Die ganze Kritik des IWF an Griechenland können Sie hier im Original nachlesen.

Umschuldung teurer Kredite als erstes Ziel zur Schuldenreduktion

Einen wie vom IWF geforderten Schuldenerlass im großen Stil soll es, wenn überhaupt, erst geben, wenn das Hilfsprogramm 2018 erfolgreich abgeschlossen ist. So soll statt dessen bisher noch ungenutzes Geld aus dem Hilfsprogramm in Höhe von 20 Milliarden Euro dafür verwendet werden, teure Griechenland-Kredite vorzeitig aufzulösen und damit Kosten zu sparen.

Dijsselbloem hat erfolgreich Druck gemacht

Mit dem Grundsatzbeschluss ist die neuerliche Gefahr einer Staatspleite im Sommer gebannt. "Das sind sehr gute Neuigkeiten", resümierte Dijsselbloem, der Druck gemacht hatte, die Verhandlungen rasch abzuschließen. Das 2015 gestartete Rettungsprogramm laufe wieder wie geplant. "Noch vor einem Monat hätte ich nicht davon geträumt, dass sich die Minister darauf einigen", sagte der Niederländer mit Blick auf das Paket. "Wir haben alle haben realisiert, dass wir den Deal zustande bekommen müssen", sagte Dijsselbloem. Man habe es erreicht, eine Einigung zu finden. Das gebe Griechenland eine Perspektive und stärke das Selbstvertrauen zwischen allen, meinte der Eurogruppenchef. "Das macht mich zu einem glücklichen Mann."

Neue Sparpakete, plus Plan B

Die griechische Regierung unter dem linksgerichteten Ministerpräsidenten Alexis Tsipras hatte in den vergangenen Wochen Pensionskürzungen und eine Einkommensteuerreform durch das Parlament gebracht - und damit die Basis für weitere Milliardenhilfen aus dem Euro-Rettungsschirm ESM gelegt. Zusammen machen die Budgetkorrekturen 5,4 Milliarden Euro aus. Es gibt auf Wunsch der Geldgeber auch ein Sparpaket "auf Vorrat", das beim Verfehlen von Haushaltszielen in die Tat umgesetzt werden soll.

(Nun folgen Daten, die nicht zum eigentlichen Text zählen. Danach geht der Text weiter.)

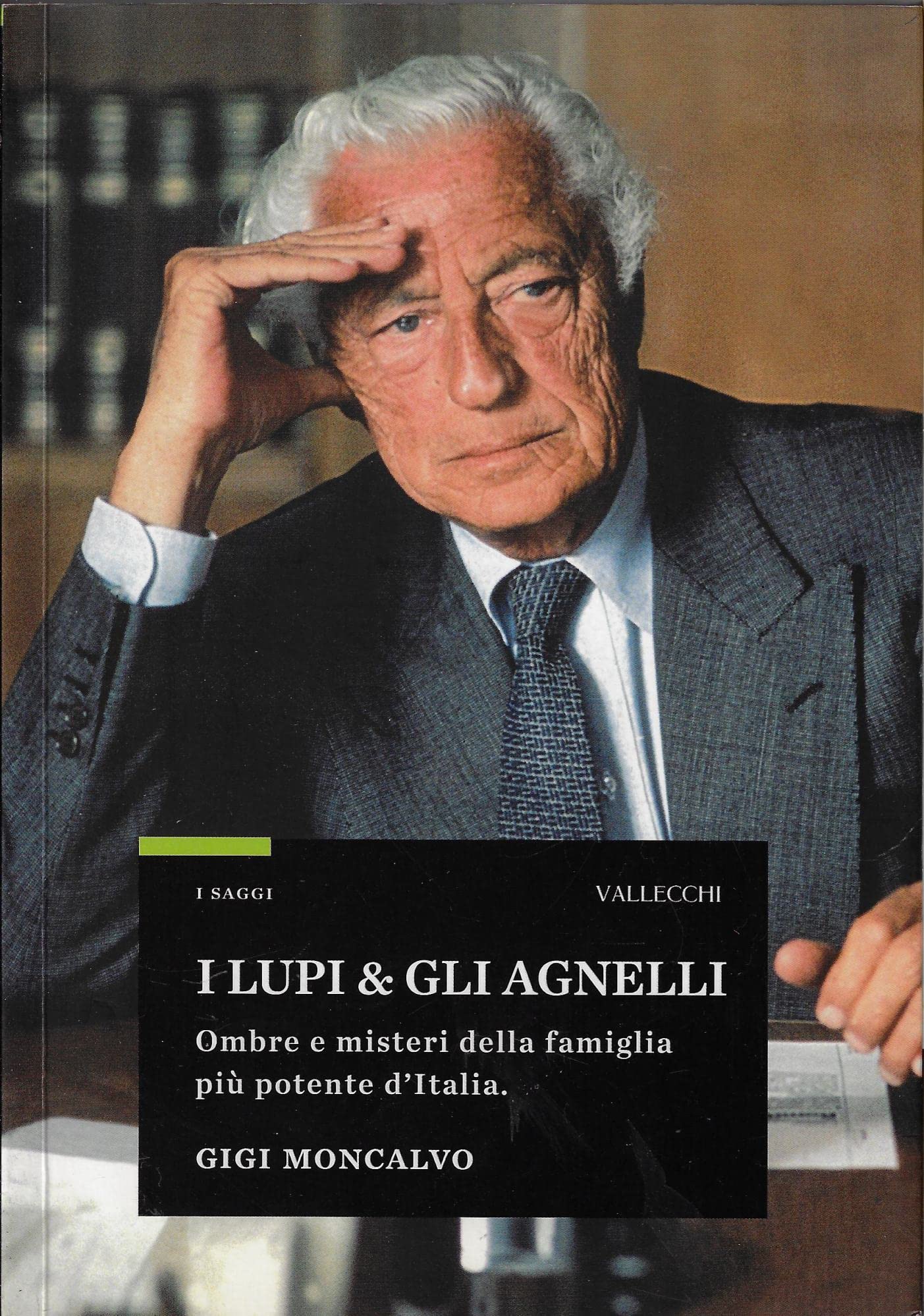 I lupi & gli agnelli. Ombre e misteri della famiglia più potente d'Italia (Saggi) Science Books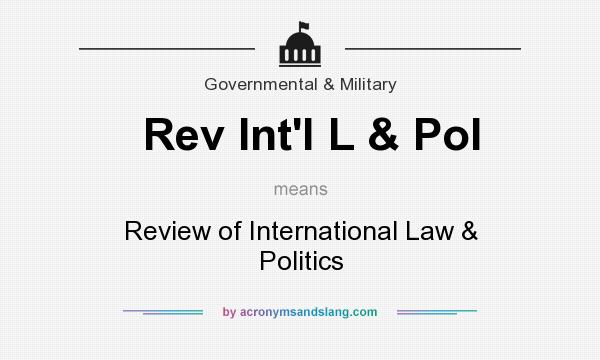What does Rev Int`l L & Pol mean? It stands for Review of International Law & Politics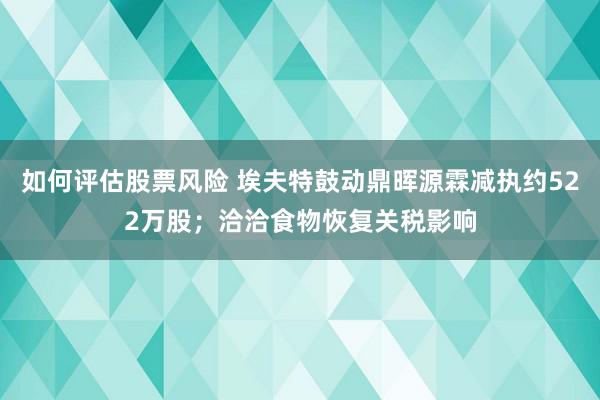 如何评估股票风险 埃夫特鼓动鼎晖源霖减执约522万股；洽洽食物恢复关税影响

Gläubiger werden mit dem frischen Rettungsgeld versorgt

ESM-Chef Klaus Regling kündigte an, 7,5 Milliarden Euro könnten schon in der zweiten Juni-Hälfte fließen. Das restliche Geld der neuen Auszahlung solle dann später überwiesen werden. Griechenland muss allein im Juli 3,67 Milliarden Euro an den IWF, die Europäische Zentralbank (EZB) und andere Gläubiger zahlen. Große Beträge sind auch nötig, um Zahlungsrückstände des Staats zu vermindern.

So viel haben die Griechen bereits erhalten

2015 hatten sich Athen und die internationalen Geldgeber auf ein neues Rettungsprogramm in Höhe von bis zu 86 Milliarden Euro für das pleitebedrohte Euro-Land verständigt. Davon wurden bisher 21,4 Milliarden Euro ausgezahlt. Das Land hängt seit 2010 am Tropf internationaler Geldgeber.